This shows that the terms of your series are constant multiples of $1/n$. Since the harmonic series $\sum_{n=1}^\infty 1/n$ diverges to $\infty$, your series will also diverge to $\infty$ if the constant prefactor, namely

$$\int_{-\infty}^{-a\left(\frac{\ln(b)-\ln(a)}{b-a}\right)}e^{u}du-\int_{-\infty}^{-b\left(\frac{\ln(b)-\ln(a)}{b-a}\right)}e^{u}du-\int_{-a\left(\frac{\ln(b)-\ln(a)}{b-a}\right)}^0 e^{u}du+\int_{-b\left(\frac{\ln(b)-\ln(a)}{b-a}\right)}^0 e^{u}du$$

is positive.

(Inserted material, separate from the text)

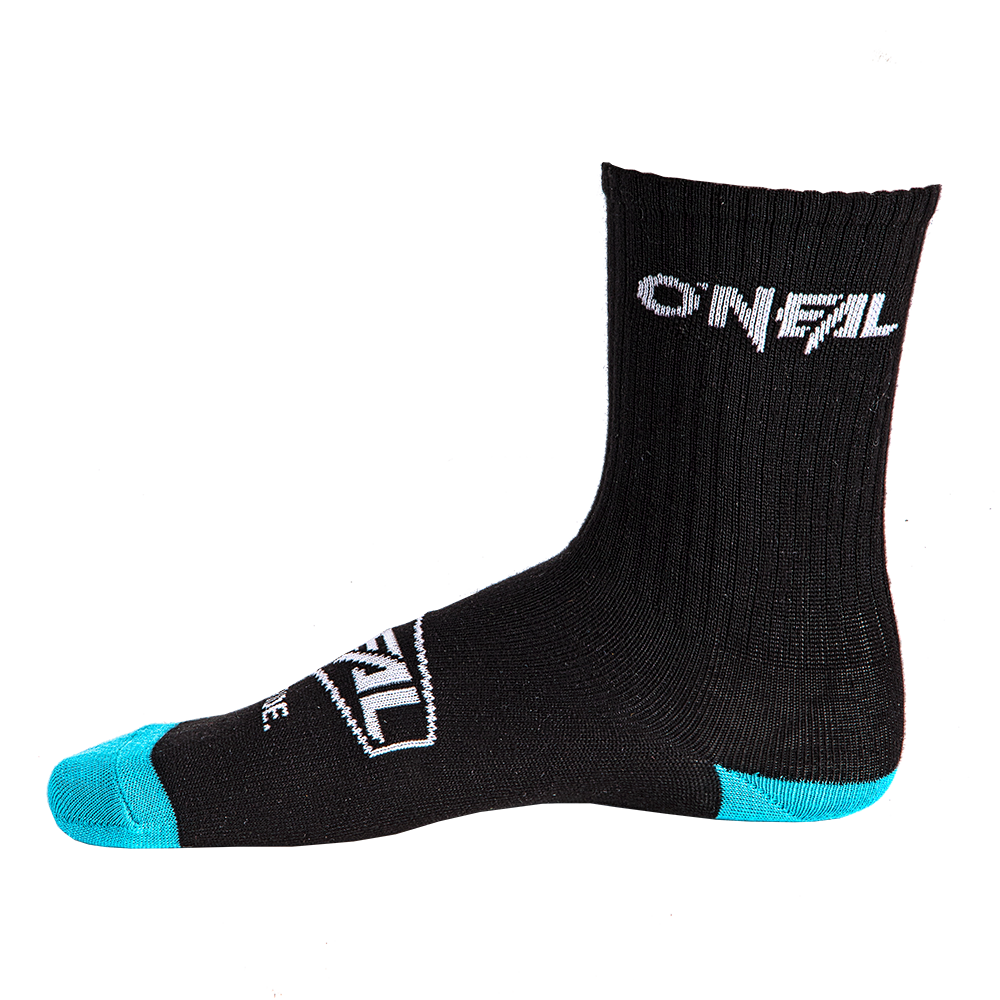 Calzini O`Neal CREW SOCK Icon BLACK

Now

\begin{align} &\text{ }\int_{-\infty}^{-a\left(\frac{\ln(b)-\ln(a)}{b-a}\right)}e^{u}du-\int_{-\infty}^{-b\left(\frac{\ln(b)-\ln(a)}{b-a}\right)}e^{u}du-\int_{-a\left(\frac{\ln(b)-\ln(a)}{b-a}\right)}^0 e^{u}du+\int_{-b\left(\frac{\ln(b)-\ln(a)}{b-a}\right)}^0 e^{u}du\\ &= e^{-a\left(\frac{\ln(b)-\ln(a)}{b-a}\right)}-e^{-b\left(\frac{\ln(b)-\ln(a)}{b-a}\right)}-\left(1-e^{-a\left(\frac{\ln(b)-\ln(a)}{b-a}\right)}\right)+1-e^{-b\left(\frac{\ln(b)-\ln(a)}{b-a}\right)}\\ &= e^{-a\left(\frac{\ln(b)-\ln(a)}{b-a}\right)}-e^{-b\left(\frac{\ln(b)-\ln(a)}{b-a}\right)}-1+e^{-a\left(\frac{\ln(b)-\ln(a)}{b-a}\right)}+1-e^{-b\left(\frac{\ln(b)-\ln(a)}{b-a}\right)}\\ &= 2e^{-a\left(\frac{\ln(b)-\ln(a)}{b-a}\right)}-2e^{-b\left(\frac{\ln(b)-\ln(a)}{b-a}\right)}\\ \end{align}

and since the exponential function is one-to-one, this will be positive if and only if

$$-a\left(\frac{\ln(b)-\ln(a)}{b-a}\right)>-b\left(\frac{\ln(b)-\ln(a)}{b-a}\right)$$

This is true because $a<b$, so we’re done.